◆ Stored data entries ◆
———
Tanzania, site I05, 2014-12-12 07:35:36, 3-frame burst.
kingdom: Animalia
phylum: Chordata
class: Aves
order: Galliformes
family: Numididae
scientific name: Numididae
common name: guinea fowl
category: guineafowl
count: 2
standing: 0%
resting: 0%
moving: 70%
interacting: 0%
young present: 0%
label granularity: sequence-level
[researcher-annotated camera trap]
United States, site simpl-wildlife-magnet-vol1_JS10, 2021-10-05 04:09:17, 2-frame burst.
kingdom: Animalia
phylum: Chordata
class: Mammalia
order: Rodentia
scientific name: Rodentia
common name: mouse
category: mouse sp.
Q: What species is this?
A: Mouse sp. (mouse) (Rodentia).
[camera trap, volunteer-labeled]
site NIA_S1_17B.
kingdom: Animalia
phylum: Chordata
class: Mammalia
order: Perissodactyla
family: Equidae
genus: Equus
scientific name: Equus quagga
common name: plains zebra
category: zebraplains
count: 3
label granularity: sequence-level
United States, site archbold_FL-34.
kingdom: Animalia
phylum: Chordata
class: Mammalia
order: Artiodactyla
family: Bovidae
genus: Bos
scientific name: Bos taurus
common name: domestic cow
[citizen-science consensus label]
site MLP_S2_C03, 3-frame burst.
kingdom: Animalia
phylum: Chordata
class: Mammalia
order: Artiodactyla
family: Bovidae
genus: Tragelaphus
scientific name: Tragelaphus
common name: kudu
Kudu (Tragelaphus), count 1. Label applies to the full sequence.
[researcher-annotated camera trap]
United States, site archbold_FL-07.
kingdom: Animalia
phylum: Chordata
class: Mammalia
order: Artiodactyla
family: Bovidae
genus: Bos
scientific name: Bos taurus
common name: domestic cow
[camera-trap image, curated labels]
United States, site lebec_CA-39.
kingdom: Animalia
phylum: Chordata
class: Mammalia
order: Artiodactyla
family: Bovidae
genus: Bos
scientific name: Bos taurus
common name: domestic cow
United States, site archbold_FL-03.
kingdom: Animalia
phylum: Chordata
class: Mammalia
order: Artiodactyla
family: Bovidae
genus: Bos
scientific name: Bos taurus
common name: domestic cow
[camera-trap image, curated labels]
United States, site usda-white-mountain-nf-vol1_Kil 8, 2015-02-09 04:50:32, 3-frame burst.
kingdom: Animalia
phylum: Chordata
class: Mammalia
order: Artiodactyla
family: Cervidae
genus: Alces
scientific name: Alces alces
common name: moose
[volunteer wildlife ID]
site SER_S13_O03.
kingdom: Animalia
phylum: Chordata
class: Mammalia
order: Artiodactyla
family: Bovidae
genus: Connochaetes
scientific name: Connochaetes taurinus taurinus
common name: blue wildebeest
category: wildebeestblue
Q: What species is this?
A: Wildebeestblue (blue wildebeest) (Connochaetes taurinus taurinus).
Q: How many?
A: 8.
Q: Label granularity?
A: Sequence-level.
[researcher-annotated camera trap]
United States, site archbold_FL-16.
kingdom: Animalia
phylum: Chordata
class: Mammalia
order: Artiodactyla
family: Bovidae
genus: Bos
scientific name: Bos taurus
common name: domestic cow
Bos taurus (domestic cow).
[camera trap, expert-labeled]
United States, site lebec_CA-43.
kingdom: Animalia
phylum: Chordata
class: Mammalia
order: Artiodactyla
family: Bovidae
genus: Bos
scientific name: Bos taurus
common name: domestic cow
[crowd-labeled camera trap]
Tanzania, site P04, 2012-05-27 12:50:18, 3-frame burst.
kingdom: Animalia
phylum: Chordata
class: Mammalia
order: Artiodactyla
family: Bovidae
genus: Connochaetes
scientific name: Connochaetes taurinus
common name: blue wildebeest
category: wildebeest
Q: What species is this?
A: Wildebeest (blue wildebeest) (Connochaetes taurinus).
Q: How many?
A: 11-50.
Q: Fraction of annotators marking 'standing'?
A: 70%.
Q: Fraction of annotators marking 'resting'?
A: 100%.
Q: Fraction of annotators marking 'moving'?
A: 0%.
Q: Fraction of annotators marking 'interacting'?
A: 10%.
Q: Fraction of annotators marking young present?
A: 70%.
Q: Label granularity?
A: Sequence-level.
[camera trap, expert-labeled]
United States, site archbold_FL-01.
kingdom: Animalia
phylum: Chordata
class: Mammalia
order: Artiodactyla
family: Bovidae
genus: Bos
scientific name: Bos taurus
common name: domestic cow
———
◆ TASK OBJECTIVE ◆
After reading the data above, print it all again exactly.

◆ WRITTEN SOLUTION ◆
Tanzania, site I05, 2014-12-12 07:35:36, 3-frame burst.
kingdom: Animalia
phylum: Chordata
class: Aves
order: Galliformes
family: Numididae
scientific name: Numididae
common name: guinea fowl
category: guineafowl
count: 2
standing: 0%
resting: 0%
moving: 70%
interacting: 0%
young present: 0%
label granularity: sequence-level
[researcher-annotated camera trap]
United States, site simpl-wildlife-magnet-vol1_JS10, 2021-10-05 04:09:17, 2-frame burst.
kingdom: Animalia
phylum: Chordata
class: Mammalia
order: Rodentia
scientific name: Rodentia
common name: mouse
category: mouse sp.
Q: What species is this?
A: Mouse sp. (mouse) (Rodentia).
[camera trap, volunteer-labeled]
site NIA_S1_17B.
kingdom: Animalia
phylum: Chordata
class: Mammalia
order: Perissodactyla
family: Equidae
genus: Equus
scientific name: Equus quagga
common name: plains zebra
category: zebraplains
count: 3
label granularity: sequence-level
United States, site archbold_FL-34.
kingdom: Animalia
phylum: Chordata
class: Mammalia
order: Artiodactyla
family: Bovidae
genus: Bos
scientific name: Bos taurus
common name: domestic cow
[citizen-science consensus label]
site MLP_S2_C03, 3-frame burst.
kingdom: Animalia
phylum: Chordata
class: Mammalia
order: Artiodactyla
family: Bovidae
genus: Tragelaphus
scientific name: Tragelaphus
common name: kudu
Kudu (Tragelaphus), count 1. Label applies to the full sequence.
[researcher-annotated camera trap]
United States, site archbold_FL-07.
kingdom: Animalia
phylum: Chordata
class: Mammalia
order: Artiodactyla
family: Bovidae
genus: Bos
scientific name: Bos taurus
common name: domestic cow
[camera-trap image, curated labels]
United States, site lebec_CA-39.
kingdom: Animalia
phylum: Chordata
class: Mammalia
order: Artiodactyla
family: Bovidae
genus: Bos
scientific name: Bos taurus
common name: domestic cow
United States, site archbold_FL-03.
kingdom: Animalia
phylum: Chordata
class: Mammalia
order: Artiodactyla
family: Bovidae
genus: Bos
scientific name: Bos taurus
common name: domestic cow
[camera-trap image, curated labels]
United States, site usda-white-mountain-nf-vol1_Kil 8, 2015-02-09 04:50:32, 3-frame burst.
kingdom: Animalia
phylum: Chordata
class: Mammalia
order: Artiodactyla
family: Cervidae
genus: Alces
scientific name: Alces alces
common name: moose
[volunteer wildlife ID]
site SER_S13_O03.
kingdom: Animalia
phylum: Chordata
class: Mammalia
order: Artiodactyla
family: Bovidae
genus: Connochaetes
scientific name: Connochaetes taurinus taurinus
common name: blue wildebeest
category: wildebeestblue
Q: What species is this?
A: Wildebeestblue (blue wildebeest) (Connochaetes taurinus taurinus).
Q: How many?
A: 8.
Q: Label granularity?
A: Sequence-level.
[researcher-annotated camera trap]
United States, site archbold_FL-16.
kingdom: Animalia
phylum: Chordata
class: Mammalia
order: Artiodactyla
family: Bovidae
genus: Bos
scientific name: Bos taurus
common name: domestic cow
Bos taurus (domestic cow).
[camera trap, expert-labeled]
United States, site lebec_CA-43.
kingdom: Animalia
phylum: Chordata
class: Mammalia
order: Artiodactyla
family: Bovidae
genus: Bos
scientific name: Bos taurus
common name: domestic cow
[crowd-labeled camera trap]
Tanzania, site P04, 2012-05-27 12:50:18, 3-frame burst.
kingdom: Animalia
phylum: Chordata
class: Mammalia
order: Artiodactyla
family: Bovidae
genus: Connochaetes
scientific name: Connochaetes taurinus
common name: blue wildebeest
category: wildebeest
Q: What species is this?
A: Wildebeest (blue wildebeest) (Connochaetes taurinus).
Q: How many?
A: 11-50.
Q: Fraction of annotators marking 'standing'?
A: 70%.
Q: Fraction of annotators marking 'resting'?
A: 100%.
Q: Fraction of annotators marking 'moving'?
A: 0%.
Q: Fraction of annotators marking 'interacting'?
A: 10%.
Q: Fraction of annotators marking young present?
A: 70%.
Q: Label granularity?
A: Sequence-level.
[camera trap, expert-labeled]
United States, site archbold_FL-01.
kingdom: Animalia
phylum: Chordata
class: Mammalia
order: Artiodactyla
family: Bovidae
genus: Bos
scientific name: Bos taurus
common name: domestic cow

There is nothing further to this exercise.